* _Document extract_:
◇ ◇ ◇ ◇ ◇

# Packed and ready to go!



## sparkplug (Nov 23, 2009)

Just know I'll have forgotten something!!!! set off Friday at 4pm. hoping to be at the newplace (which I havent seen yet!!) for Monday at the latest. Anyone travelling thru France or Spain keep a look out for me - a BIG black landrover with a box trailer on the back - give me a hoot or a flash when you come past me, i'll be driving like a grandad cos of the weight....


----------



## jojo (Sep 20, 2007)

sparkplug said:


> Just know I'll have forgotten something!!!! set off Friday at 4pm. hoping to be at the newplace (which I havent seen yet!!) for Monday at the latest. Anyone travelling thru France or Spain keep a look out for me - a BIG black landrover with a box trailer on the back - give me a hoot or a flash when you come past me, i'll be driving like a grandad cos of the weight....



Good luck hun, it'll be nice to have you in the next village with your expertise LOL!!! 

DRIVE CAREFULLY!! and if you need anything when you arrive gis a shout on here, like I say you're not too far from us, we're in La Alqueria

Jo xxx


----------



## Pesky Wesky (May 10, 2009)

◇ ◇ ◇ ◇ ◇

* _Provided data_:
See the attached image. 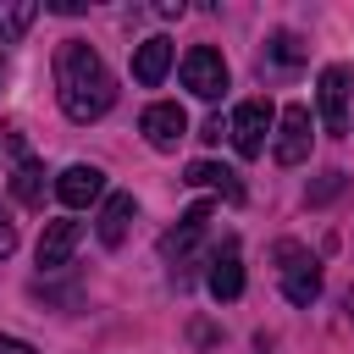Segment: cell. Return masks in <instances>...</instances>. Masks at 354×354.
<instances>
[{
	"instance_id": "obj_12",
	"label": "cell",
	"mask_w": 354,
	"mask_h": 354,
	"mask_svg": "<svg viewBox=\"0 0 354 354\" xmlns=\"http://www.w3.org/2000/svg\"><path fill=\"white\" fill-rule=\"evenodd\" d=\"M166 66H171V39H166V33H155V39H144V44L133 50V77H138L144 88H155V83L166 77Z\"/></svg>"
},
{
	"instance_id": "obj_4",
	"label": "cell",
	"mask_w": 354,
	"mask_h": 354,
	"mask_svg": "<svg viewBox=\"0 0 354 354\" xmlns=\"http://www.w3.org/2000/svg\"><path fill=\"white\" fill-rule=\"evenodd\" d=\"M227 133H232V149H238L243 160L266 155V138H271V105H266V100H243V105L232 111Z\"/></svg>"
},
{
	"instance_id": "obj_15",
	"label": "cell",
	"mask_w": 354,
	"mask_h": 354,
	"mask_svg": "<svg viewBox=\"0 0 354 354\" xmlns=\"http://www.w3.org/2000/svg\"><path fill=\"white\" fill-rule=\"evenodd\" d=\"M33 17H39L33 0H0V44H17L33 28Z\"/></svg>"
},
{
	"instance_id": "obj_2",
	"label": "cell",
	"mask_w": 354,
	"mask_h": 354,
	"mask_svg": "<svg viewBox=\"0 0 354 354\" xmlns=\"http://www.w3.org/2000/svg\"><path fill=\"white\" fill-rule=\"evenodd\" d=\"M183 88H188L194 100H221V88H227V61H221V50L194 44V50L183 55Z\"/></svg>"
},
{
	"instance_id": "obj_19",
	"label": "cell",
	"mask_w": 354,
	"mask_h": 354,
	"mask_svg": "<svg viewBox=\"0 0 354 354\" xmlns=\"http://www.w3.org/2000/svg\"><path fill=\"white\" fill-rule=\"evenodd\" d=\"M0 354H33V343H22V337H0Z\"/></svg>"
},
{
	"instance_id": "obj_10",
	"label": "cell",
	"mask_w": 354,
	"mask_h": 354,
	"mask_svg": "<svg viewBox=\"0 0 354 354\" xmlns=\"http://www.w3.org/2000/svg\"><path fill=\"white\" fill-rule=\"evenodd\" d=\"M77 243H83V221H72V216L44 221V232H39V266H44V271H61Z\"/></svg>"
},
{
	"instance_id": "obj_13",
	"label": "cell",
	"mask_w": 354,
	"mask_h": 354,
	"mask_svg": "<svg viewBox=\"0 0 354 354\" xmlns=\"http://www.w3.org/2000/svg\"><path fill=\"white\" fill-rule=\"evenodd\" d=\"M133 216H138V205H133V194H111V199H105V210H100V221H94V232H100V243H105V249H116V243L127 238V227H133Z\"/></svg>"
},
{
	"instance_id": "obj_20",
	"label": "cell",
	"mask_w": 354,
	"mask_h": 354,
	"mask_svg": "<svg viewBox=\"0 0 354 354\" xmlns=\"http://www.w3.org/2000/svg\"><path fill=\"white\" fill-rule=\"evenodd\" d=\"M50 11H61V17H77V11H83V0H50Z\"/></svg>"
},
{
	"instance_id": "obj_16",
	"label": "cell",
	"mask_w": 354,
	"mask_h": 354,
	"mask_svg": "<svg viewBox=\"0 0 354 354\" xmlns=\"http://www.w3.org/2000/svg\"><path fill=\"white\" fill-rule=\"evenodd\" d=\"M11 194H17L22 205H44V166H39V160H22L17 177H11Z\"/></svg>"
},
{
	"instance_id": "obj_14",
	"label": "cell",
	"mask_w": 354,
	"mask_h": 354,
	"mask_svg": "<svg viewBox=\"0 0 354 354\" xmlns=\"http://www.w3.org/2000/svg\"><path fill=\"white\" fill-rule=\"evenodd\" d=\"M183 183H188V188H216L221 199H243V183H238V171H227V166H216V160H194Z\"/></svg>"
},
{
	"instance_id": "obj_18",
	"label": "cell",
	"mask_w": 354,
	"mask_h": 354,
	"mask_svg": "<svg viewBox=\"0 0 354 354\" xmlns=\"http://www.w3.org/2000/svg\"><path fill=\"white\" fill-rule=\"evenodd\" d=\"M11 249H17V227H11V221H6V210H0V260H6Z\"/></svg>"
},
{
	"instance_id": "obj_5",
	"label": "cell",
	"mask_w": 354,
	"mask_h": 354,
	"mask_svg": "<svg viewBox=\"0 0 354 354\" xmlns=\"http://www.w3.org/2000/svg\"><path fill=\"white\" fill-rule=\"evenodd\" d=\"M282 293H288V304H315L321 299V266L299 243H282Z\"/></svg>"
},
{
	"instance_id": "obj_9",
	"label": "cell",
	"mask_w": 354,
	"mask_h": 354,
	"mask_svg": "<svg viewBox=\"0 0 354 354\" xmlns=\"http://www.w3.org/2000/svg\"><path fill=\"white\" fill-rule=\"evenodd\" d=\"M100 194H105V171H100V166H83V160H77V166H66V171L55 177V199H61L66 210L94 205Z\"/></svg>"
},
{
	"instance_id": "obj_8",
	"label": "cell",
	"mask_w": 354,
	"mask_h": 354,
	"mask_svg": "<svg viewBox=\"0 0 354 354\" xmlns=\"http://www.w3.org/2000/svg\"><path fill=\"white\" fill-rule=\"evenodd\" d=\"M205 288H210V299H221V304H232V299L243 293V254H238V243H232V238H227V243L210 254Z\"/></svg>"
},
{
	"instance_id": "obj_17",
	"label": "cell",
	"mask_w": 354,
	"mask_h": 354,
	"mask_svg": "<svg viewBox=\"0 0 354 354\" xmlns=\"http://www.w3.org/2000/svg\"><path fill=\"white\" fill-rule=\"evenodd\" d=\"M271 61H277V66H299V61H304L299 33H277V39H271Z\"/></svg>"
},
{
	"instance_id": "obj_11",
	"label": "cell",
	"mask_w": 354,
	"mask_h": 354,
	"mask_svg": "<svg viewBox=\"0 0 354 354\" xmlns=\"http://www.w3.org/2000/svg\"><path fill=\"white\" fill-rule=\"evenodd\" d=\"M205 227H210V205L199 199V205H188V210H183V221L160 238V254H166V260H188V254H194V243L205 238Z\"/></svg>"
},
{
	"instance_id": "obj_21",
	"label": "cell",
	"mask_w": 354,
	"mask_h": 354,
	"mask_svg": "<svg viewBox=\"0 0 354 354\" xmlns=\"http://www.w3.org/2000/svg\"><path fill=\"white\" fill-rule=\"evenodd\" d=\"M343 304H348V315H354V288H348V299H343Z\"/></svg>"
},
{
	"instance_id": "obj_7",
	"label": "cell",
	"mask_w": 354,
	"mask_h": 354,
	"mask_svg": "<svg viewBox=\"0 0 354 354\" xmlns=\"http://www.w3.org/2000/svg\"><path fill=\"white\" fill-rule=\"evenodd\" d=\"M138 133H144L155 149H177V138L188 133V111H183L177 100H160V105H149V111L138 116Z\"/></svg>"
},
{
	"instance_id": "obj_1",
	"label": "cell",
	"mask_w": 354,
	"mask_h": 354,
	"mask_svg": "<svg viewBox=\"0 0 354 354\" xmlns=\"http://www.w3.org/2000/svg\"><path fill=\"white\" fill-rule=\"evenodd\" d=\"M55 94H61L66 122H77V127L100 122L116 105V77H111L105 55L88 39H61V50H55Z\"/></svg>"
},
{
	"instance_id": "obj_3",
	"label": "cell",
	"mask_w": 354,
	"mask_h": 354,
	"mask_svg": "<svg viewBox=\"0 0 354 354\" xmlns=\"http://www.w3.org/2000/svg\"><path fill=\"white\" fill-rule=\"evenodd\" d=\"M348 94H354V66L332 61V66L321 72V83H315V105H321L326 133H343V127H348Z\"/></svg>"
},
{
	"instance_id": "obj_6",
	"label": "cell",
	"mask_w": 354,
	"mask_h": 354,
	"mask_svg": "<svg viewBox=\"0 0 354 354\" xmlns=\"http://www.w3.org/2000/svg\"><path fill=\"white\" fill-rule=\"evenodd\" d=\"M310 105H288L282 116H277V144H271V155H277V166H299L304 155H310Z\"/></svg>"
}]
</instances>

◇ ◇ ◇ ◇ ◇

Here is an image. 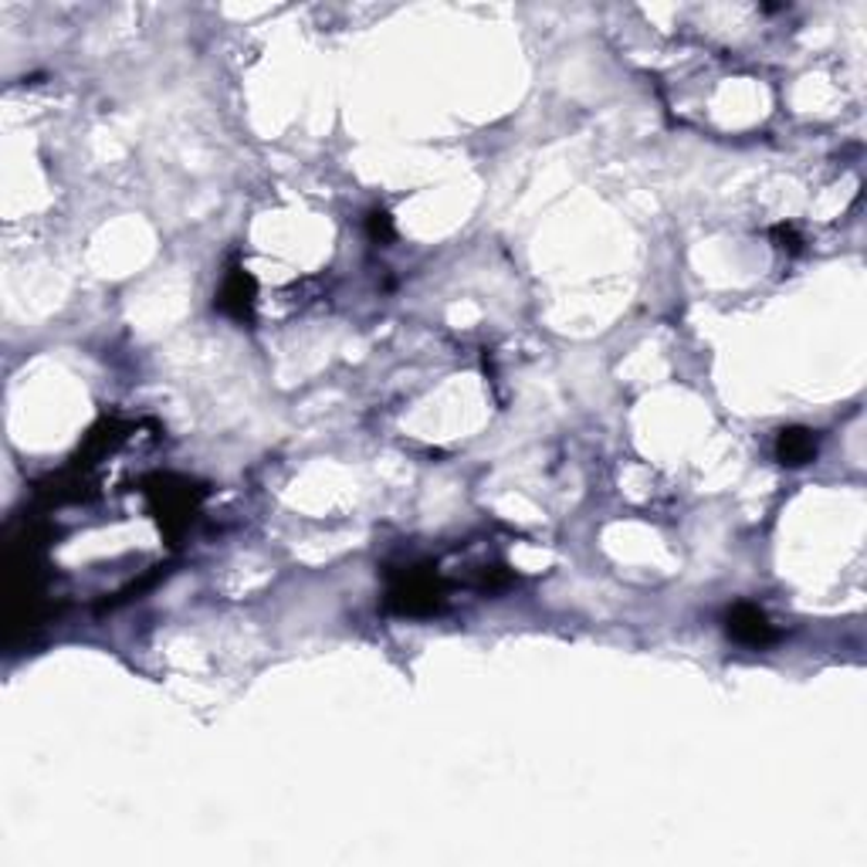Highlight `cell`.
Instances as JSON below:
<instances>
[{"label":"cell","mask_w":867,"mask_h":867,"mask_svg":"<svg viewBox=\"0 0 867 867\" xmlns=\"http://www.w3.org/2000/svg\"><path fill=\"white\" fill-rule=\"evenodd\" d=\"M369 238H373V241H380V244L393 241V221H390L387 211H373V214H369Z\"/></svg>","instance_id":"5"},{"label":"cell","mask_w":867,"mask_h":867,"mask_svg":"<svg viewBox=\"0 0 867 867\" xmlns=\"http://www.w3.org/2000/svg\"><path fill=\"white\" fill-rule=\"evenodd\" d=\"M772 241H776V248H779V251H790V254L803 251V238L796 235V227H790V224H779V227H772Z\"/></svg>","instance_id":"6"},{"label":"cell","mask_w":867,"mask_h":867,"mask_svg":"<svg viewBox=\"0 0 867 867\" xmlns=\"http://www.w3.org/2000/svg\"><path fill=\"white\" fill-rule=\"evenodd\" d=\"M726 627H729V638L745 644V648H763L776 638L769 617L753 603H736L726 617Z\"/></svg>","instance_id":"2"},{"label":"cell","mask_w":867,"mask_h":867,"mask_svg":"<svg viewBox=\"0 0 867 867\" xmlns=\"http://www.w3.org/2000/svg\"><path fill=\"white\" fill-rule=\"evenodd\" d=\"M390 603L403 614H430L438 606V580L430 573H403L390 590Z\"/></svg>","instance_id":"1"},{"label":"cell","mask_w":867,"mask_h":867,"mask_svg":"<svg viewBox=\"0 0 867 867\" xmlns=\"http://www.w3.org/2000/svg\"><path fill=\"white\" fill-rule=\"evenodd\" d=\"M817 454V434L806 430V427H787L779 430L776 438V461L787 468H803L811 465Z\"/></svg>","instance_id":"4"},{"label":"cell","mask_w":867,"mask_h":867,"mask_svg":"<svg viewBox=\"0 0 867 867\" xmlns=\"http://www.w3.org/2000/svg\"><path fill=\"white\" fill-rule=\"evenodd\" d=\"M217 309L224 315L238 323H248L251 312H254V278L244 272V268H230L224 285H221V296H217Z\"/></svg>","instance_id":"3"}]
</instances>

◇ ◇ ◇ ◇ ◇

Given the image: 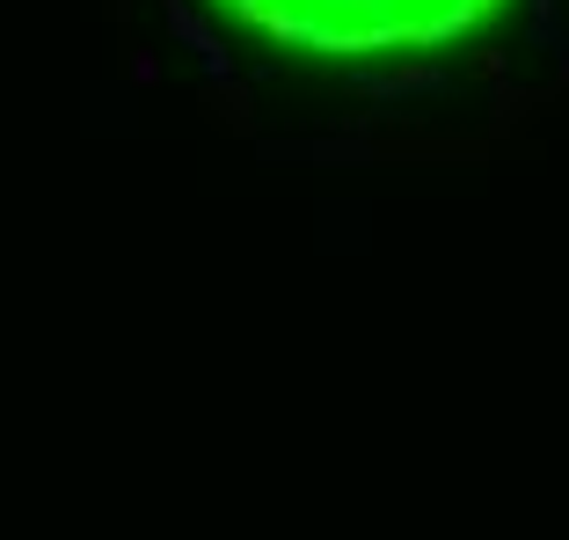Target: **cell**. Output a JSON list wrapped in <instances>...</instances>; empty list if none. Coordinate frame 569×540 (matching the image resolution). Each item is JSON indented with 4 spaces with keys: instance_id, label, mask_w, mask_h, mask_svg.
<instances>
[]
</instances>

◇ ◇ ◇ ◇ ◇

* _Work to complete_:
1. According to the forum thread, what vehicle will sparkplug be driving?
2. Copy the forum thread's text between "## jojo (Sep" and "your expertise LOL!!!", inclusive.

* _Worked solutions_:
1. A big black Land Rover with a box trailer on the back.

2.
## jojo (Sep 20, 2007)

sparkplug said:


> Just know I'll have forgotten something!!!! set off Friday at 4pm. hoping to be at the newplace (which I havent seen yet!!) for Monday at the latest. Anyone travelling thru France or Spain keep a look out for me - a BIG black landrover with a box trailer on the back - give me a hoot or a flash when you come past me, i'll be driving like a grandad cos of the weight....



Good luck hun, it'll be nice to have you in the next village with your expertise LOL!!!